Le 20 mars 1984, Sékou Touré rentre à Conakry fatigué de son voyage à Alger et Rabat, où il a tenté de régler le différend algéro-marocain sur le Sahara occidental, qui risque de compromettre le succès du 20e sommet de l’Organisation de l’unité africaine (OUA), lequel doit se tenir bientôt dans la capitale guinéenne. Le 22, au Palais du peuple, il clôt le Congrès des syndicats de la Communauté économique des États de l’Afrique de l’Ouest (Cedeao) en déclarant : « Je resterai syndicaliste jusqu’à ma mort. » Quelques heures plus tard, Sékou est pris de vomissements et de fortes douleurs. Le lendemain, tous ses rendez-vous sont annulés. Le soir même débarquent à Conakry des médecins que le roi Hassan II, prévenu de l’incident, a dépêchés par avion spécial depuis le Maroc. Ils constatent de sérieux problèmes cardiaques.

Le monarque marocain alerte alors la clinique cardiologique de Cleveland, aux États-Unis, l’un des établissements les plus réputés au monde. Le 24, des cardiologues venus des États-Unis délivrent leur diagnostic : anévrisme de l’aorte. Une intervention chirurgicale est impérative. Un avion médicalisé saoudien est affrété pour emmener Sékou jusqu’à Cleveland. D’abord réticent à l’idée de quitter son pays, le chef de l’État guinéen, accompagné de quelques proches, s’envole finalement vers les États-Unis le 25 au soir.

Là-bas, dans la matinée du 26 mars, des examens confirment la gravité de l’affection. Les chirurgiens se montrent toutefois optimistes. Dans l’après-midi, soit quatre jours après le malaise de Sékou, ils entament une délicate opération. Mais au bout de quatre heures, le cur lâche et tous les efforts pour ranimer le patient restent vains. À 15 h 23, heure locale, 22 h 23, heure de Conakry, le décès est constaté. Le Premier ministre, Lansana Béavogui, est informé avant minuit. La Guinée et le monde entier apprennent la nouvelle au petit matin.
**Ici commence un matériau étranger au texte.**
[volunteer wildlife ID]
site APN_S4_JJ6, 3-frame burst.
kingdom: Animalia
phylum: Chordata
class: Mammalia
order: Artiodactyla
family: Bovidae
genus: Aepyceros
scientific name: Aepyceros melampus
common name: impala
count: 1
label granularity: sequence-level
Le 28 mars, la dépouille arrive par avion spécial à Conakry. Le cercueil est exposé pendant deux jours au Palais du peuple, où la population se presse pour lui rendre un dernier hommage. Le 30, un rassemblement est organisé en son honneur au Stade du 28-Septembre. Puis, en présence de nombreux chefs d’État et personnalités, a lieu l’inhumation au mausolée de Camayenne, aux côtés des restes de Samory Touré, le célèbre adversaire de l’armée coloniale française, d’Alpha Yaya, l’ancien roi du Labé, et de bien d’autres héros de l’histoire guinéenne. Pendant ce temps, des rumeurs fantaisistes commencent à courir : le corps de Sékou ne repose pas dans le cercueil mais aurait été emmené au Maroc ou en Arabie saoudite

Conformément à la Constitution, Lansana Béavogui assume la direction du pays, où un deuil national de quarante jours a été décrété. À Conakry, il se dit que le bureau politique du Parti démocratique de Guinée (PDG) est en proie aux plus vives dissensions. L’armée, menée par le colonel Lansana Conté, s’impatiente. Et finit par prendre le pouvoir dans la nuit du 2 au 3 avril, formant un Comité militaire de redressement national. Les proches de Sékou et les anciens dignitaires sont emprisonnés à Kindia (dans l’ouest du pays), les prisonniers politiques détenus au camp Boiro sont libérés, les institutions du Parti-État sont dissoutes, la population crie son espoir d’un avenir prometteur et des exilés reviennent au pays. La proclamation de la IIe République balaie définitivement l’ère Sékou Touré.

Avec le PDG, le grand Sily (« éléphant ») a dominé la vie politique du pays pendant plus de trente ans, dont vingt-six à la tête de l’État. Les élans enthousiastes de celui qui obtint pacifiquement l’indépendance du pays, le 2 octobre 1958, et qui contribua à l’unité du continent, sont vite oubliés. En quelques heures, sa Révolution, qu’il a su maintenir par une implacable répression de complots réels – et parfois supposés -, n’est plus qu’un vieux souvenir.